SUPPLIED TEXT
▶

By Christmas eve 1944 the German offensive through the Ardennes had penetrated almost sixty miles beyond the Allied front lines, creating a salient six miles wide. Rundstedt's surprise attack in mid-December had turned Paris into a hotbed of wild rumors. Stories circulated that German spies were being dropped into the city by parachute. Anyone with a German accent became suspect, and foreign-born members of Allied prisoner-of-war interrogation teams were frequent targets of mistrust. But boys in uniform will play, and some of our officers were picked up and hustled off to centers where their comrades, straightfaced, subjected them to questioning and practiced their clumsy techniques for hours on end, while the victims sweated it out, bewildered by their seemingly earnest erstwhile friends.

    I was among the new American arrivals from England and was quartered in the elegant suburb of Le Vésinet, where streets led off in diverse directions from a roundabout with a bronze stag in the middle of a small plot of grass. Rail service to Paris was frequent; returning tipsy late at night I had only to follow one of the streets that branched off from the stag to reach my billet. But from which part of the stag -- that was the question.

    On December 22, still ignorant of the enormity of the German Bulge, which cost us seventy thousand casualties before it was rolled back, I had written to my wife: "Some sort of game is on ... France is not what it seems like in the States. It is hard to communicate the furtive glances. It may be said that many Frenchmen prefer our occupation to the German. The tenor is Directoire. As far as the real show, one has a feeling of being swallowed up in something vast and Germanic in its enormity. Anyway, I did get here when they needed me most." The next day I was told that I was being attached to a newly formed Twenty-first Corps soon moving into action. "I have eaten in an officers' mess in Paris," I reported home, "and now I understand why those who have it hot and cold hate the embusqués , the guys holed up far behind the front. As under the Directorate, for him who has the paper, everything is available -- which was not necessarily so in England. The honeymoon of liberation has not endured for long. I am having my last elegant meals with some indifference. It would have been good to carry away images of a city you felt had some living force behind it, rather than the spectacle of women perched on high-heeled wooden shoes and crowned with two-foot Directoire coiffures dyed blonde."

◀

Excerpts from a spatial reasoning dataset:
▶

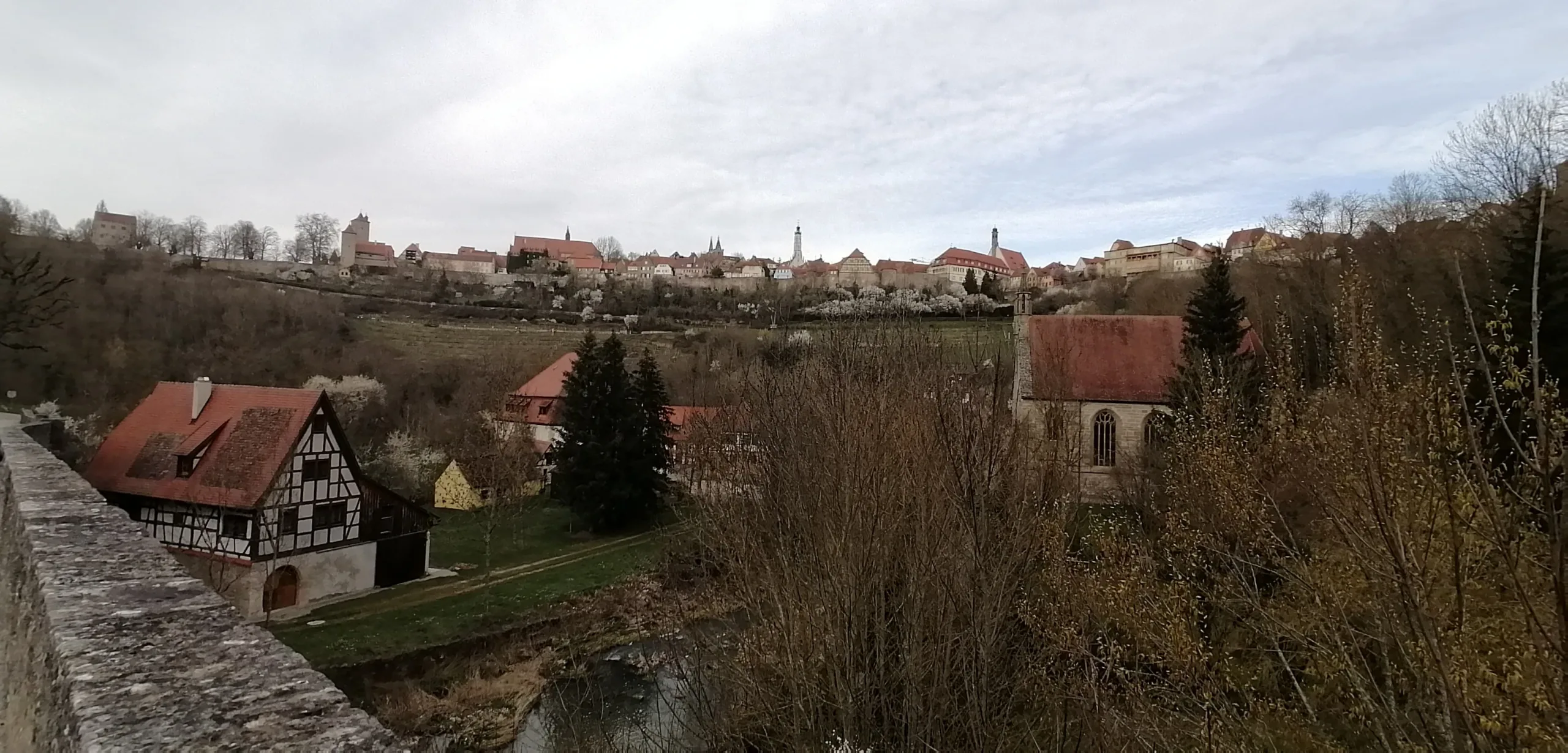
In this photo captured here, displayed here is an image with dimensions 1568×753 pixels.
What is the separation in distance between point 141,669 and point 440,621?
1638 cm

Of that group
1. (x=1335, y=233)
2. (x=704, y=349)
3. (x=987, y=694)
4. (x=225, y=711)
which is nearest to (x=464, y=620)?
(x=987, y=694)

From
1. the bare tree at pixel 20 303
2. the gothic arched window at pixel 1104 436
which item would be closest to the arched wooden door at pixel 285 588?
the bare tree at pixel 20 303

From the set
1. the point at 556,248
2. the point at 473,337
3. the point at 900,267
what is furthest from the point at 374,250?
the point at 900,267

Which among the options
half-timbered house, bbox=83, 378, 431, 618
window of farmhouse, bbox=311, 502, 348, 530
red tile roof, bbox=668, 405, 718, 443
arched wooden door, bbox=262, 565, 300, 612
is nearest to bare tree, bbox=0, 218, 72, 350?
half-timbered house, bbox=83, 378, 431, 618

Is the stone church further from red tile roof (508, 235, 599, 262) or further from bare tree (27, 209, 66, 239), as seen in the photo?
red tile roof (508, 235, 599, 262)

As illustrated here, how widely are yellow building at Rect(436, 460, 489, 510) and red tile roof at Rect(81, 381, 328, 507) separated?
8.76 m

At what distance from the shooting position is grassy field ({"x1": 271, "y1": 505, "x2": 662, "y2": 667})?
1636 cm

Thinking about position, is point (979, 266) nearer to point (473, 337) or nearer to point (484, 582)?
point (473, 337)

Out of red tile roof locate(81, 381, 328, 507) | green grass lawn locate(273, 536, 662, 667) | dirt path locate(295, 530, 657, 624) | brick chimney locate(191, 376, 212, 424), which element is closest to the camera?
green grass lawn locate(273, 536, 662, 667)

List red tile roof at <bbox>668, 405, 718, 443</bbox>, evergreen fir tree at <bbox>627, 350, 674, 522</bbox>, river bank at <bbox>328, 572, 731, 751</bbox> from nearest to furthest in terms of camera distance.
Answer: river bank at <bbox>328, 572, 731, 751</bbox> → red tile roof at <bbox>668, 405, 718, 443</bbox> → evergreen fir tree at <bbox>627, 350, 674, 522</bbox>

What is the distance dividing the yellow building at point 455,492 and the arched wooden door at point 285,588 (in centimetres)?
1011

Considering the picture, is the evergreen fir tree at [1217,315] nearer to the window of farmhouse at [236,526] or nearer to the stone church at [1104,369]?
the stone church at [1104,369]

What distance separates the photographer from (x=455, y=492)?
A: 28.9m

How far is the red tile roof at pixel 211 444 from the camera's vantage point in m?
18.0
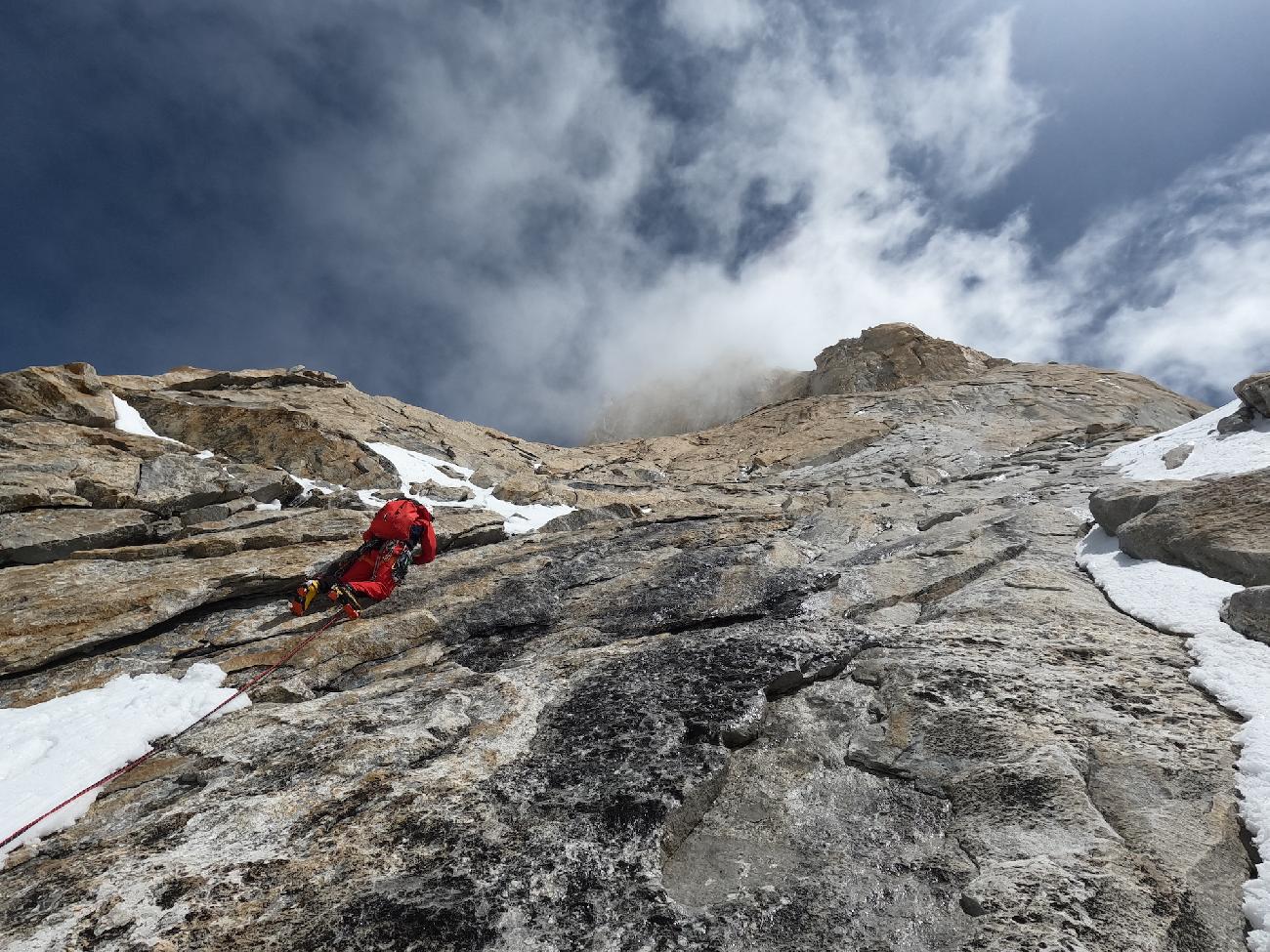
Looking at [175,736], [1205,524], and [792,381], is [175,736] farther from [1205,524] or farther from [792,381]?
[792,381]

◀

EXERCISE DESCRIPTION
Can you reproduce the passage on wartime Paris in full, word for word? The records are separate material from the passage on wartime Paris.

RESULT FOR THIS TASK
By Christmas eve 1944 the German offensive through the Ardennes had penetrated almost sixty miles beyond the Allied front lines, creating a salient six miles wide. Rundstedt's surprise attack in mid-December had turned Paris into a hotbed of wild rumors. Stories circulated that German spies were being dropped into the city by parachute. Anyone with a German accent became suspect, and foreign-born members of Allied prisoner-of-war interrogation teams were frequent targets of mistrust. But boys in uniform will play, and some of our officers were picked up and hustled off to centers where their comrades, straightfaced, subjected them to questioning and practiced their clumsy techniques for hours on end, while the victims sweated it out, bewildered by their seemingly earnest erstwhile friends.

    I was among the new American arrivals from England and was quartered in the elegant suburb of Le Vésinet, where streets led off in diverse directions from a roundabout with a bronze stag in the middle of a small plot of grass. Rail service to Paris was frequent; returning tipsy late at night I had only to follow one of the streets that branched off from the stag to reach my billet. But from which part of the stag -- that was the question.

    On December 22, still ignorant of the enormity of the German Bulge, which cost us seventy thousand casualties before it was rolled back, I had written to my wife: "Some sort of game is on ... France is not what it seems like in the States. It is hard to communicate the furtive glances. It may be said that many Frenchmen prefer our occupation to the German. The tenor is Directoire. As far as the real show, one has a feeling of being swallowed up in something vast and Germanic in its enormity. Anyway, I did get here when they needed me most." The next day I was told that I was being attached to a newly formed Twenty-first Corps soon moving into action. "I have eaten in an officers' mess in Paris," I reported home, "and now I understand why those who have it hot and cold hate the embusqués , the guys holed up far behind the front. As under the Directorate, for him who has the paper, everything is available -- which was not necessarily so in England. The honeymoon of liberation has not endured for long. I am having my last elegant meals with some indifference. It would have been good to carry away images of a city you felt had some living force behind it, rather than the spectacle of women perched on high-heeled wooden shoes and crowned with two-foot Directoire coiffures dyed blonde."